Being too out there can bring you down (see: Auto, Florent, Icarus).
And then there are second chances, like today when Noel Cruz’s beloved Elettaria is reborn as Carmine Club Cafe.
From the ashes of that extinct wonder emerge earthy, source-conscious Mediterranean dishes like charred octopus with quinoa and romesco, oxtail braised with unsweetened cocoa, and a bresaola-topped pork burger on a coriander bun.
Hot-as-Hades flames lick chef Joe Vigorito’s (Lupa, Dell’Anima) pan in the former tenement’s open kitchen. Downstairs, the warmth continues: eat off mismatched antique china (pictured) in a private celebration-ready space. (The wedding soup — with capon, black kale, and veal meatballs — gives us an event idea.)
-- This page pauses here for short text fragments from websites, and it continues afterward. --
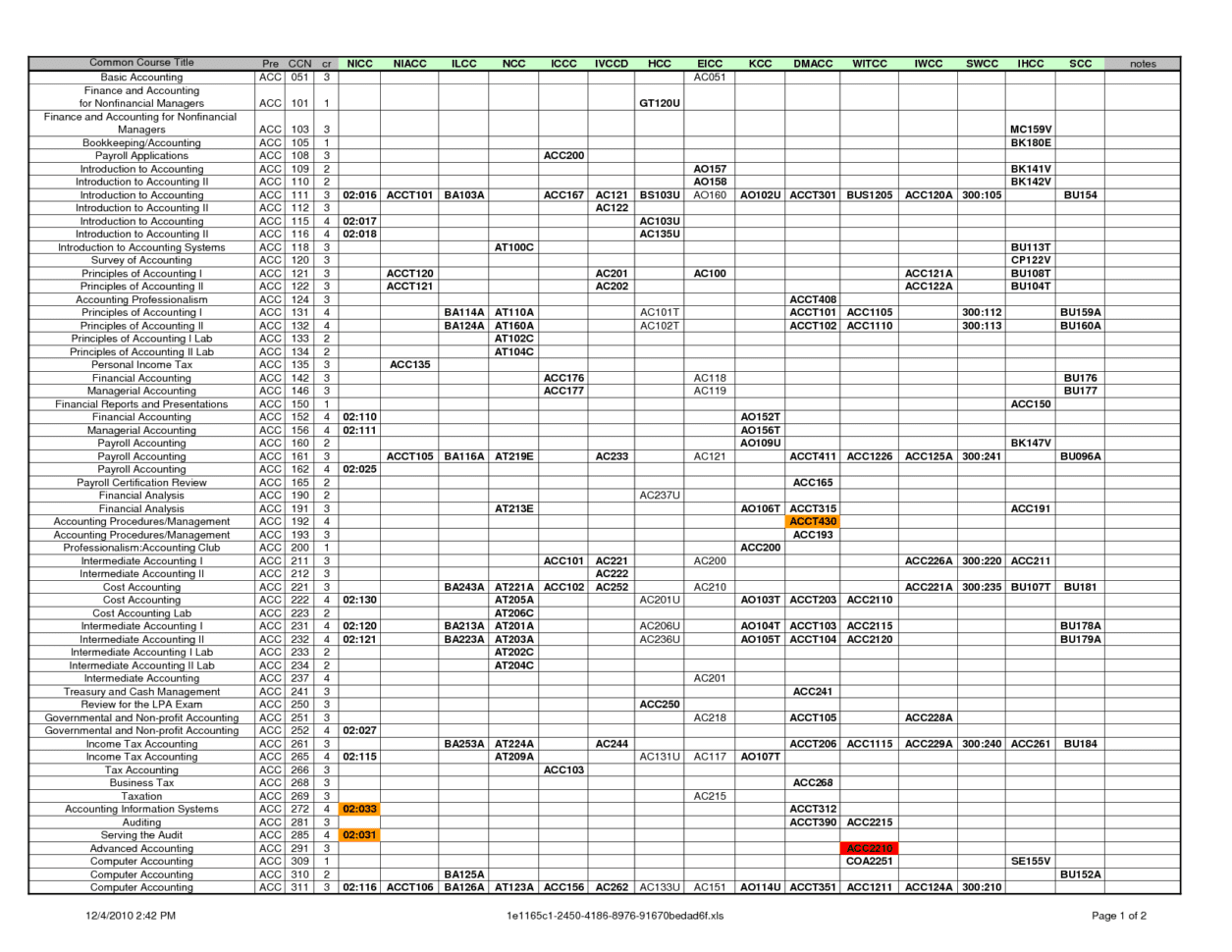 Free Accounting Templates For Excel Simple Bookkeeping Sheet Free Bookkeeping Spreadsheet For Small Business Basic Accounting Spreadsheet Free Printable Daily Ledger Bookkeeping Spreadsheet Example Free Excel Accounting Spreadsheet  Simple Bookkeeping Sheet Bookkeeping Spreadsheet Template Free Spreadsheet Templates for Busines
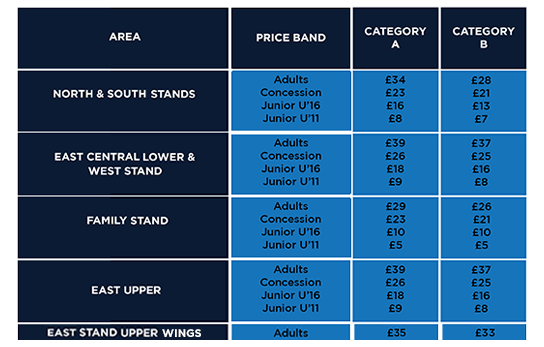 86abd6c8f050d The Family Stand is designed for Adults attending with Concessions. Tickets  in this area are allocated on a strict ratio of two Adults to one  Concession.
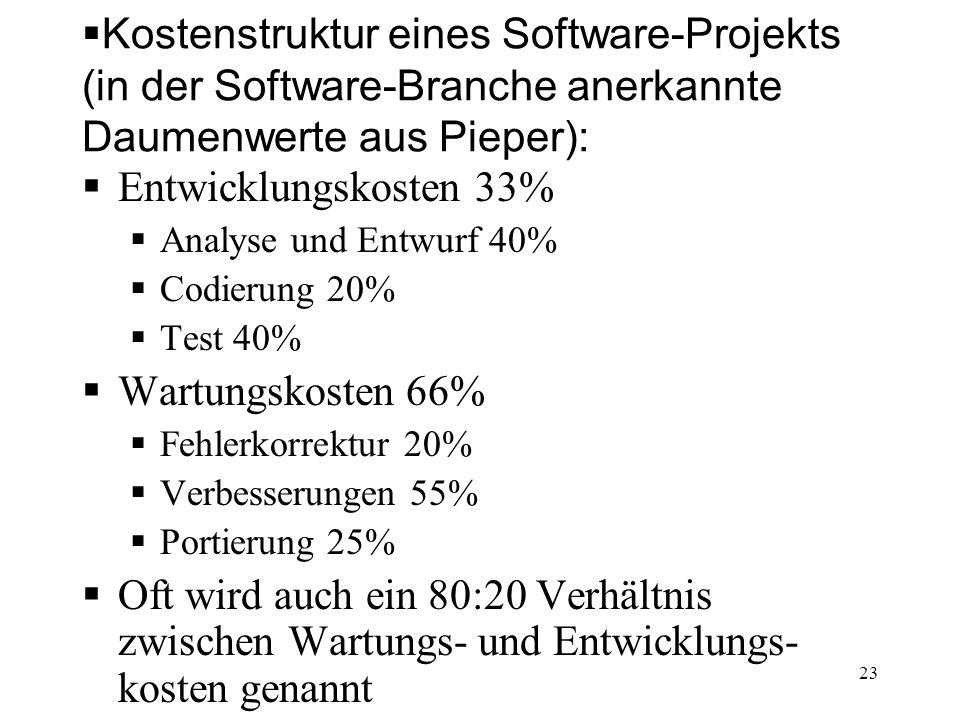 Kostenstruktur eines Software-Projekts (in der Software-Branche anerkannte Daumenwerte aus Pieper):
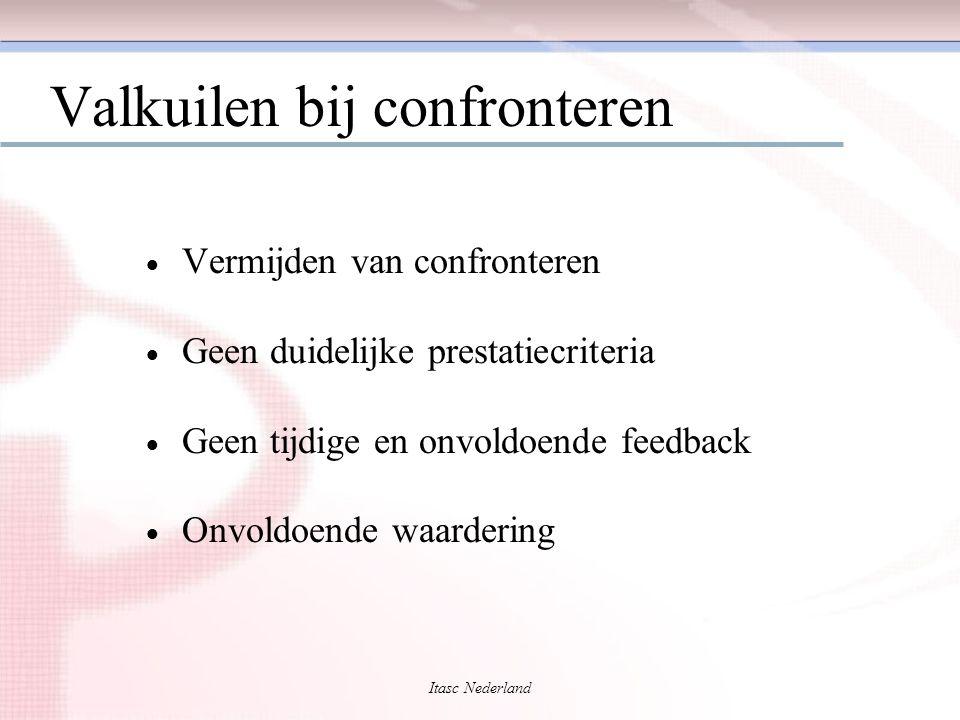 Itasc Nederland Valkuilen bij confronteren  Vermijden van confronteren  Geen duidelijke prestatiecriteria  Geen tijdige en onvoldoende feedback  O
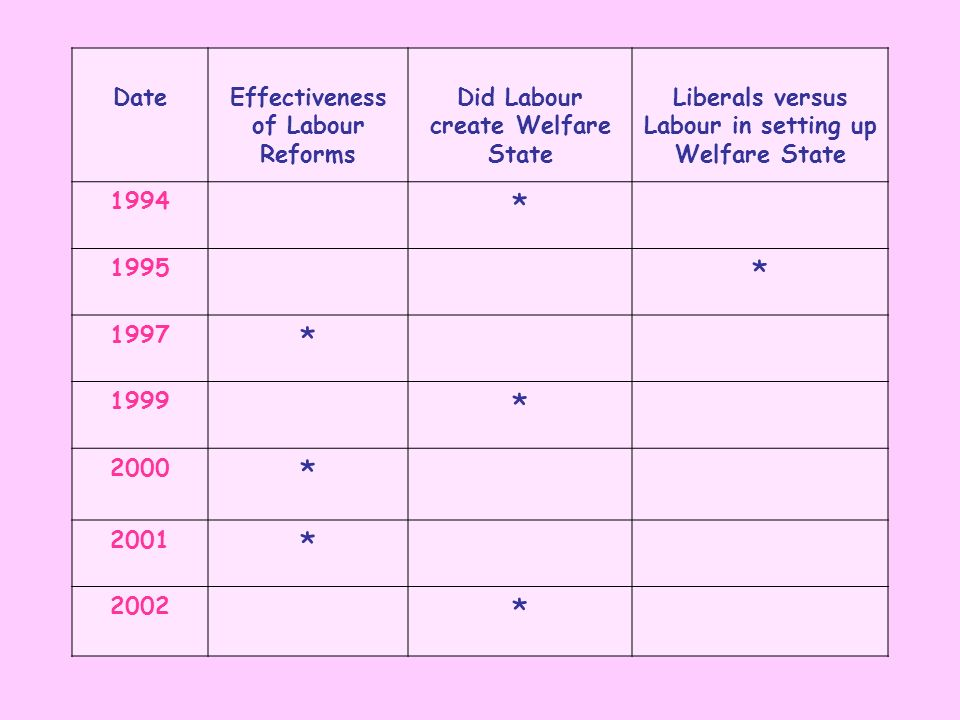 DateEffectiveness of Labour Reforms Did Labour create Welfare State Liberals versus Labour in setting up Welfare State 1994 * 1995 * 1997 * 1999 * 200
We dig the old-timey decor (library ladder, Bowery-sourced antiques, industrial gooseneck sconces, a circa-1900 NYC street photo) and could write epic poems fueled by the whiskey-barrel aged ale and tap-pulled local wine. And when the “intense” Stumptown coffee program and lunch and brunch finally come together, it’ll give us wings.
Carmine Club Cafe, 41-43 Carmine Street, between Bedford and Bleecker Streets (212-933-0527 or carmineclubcafe.com).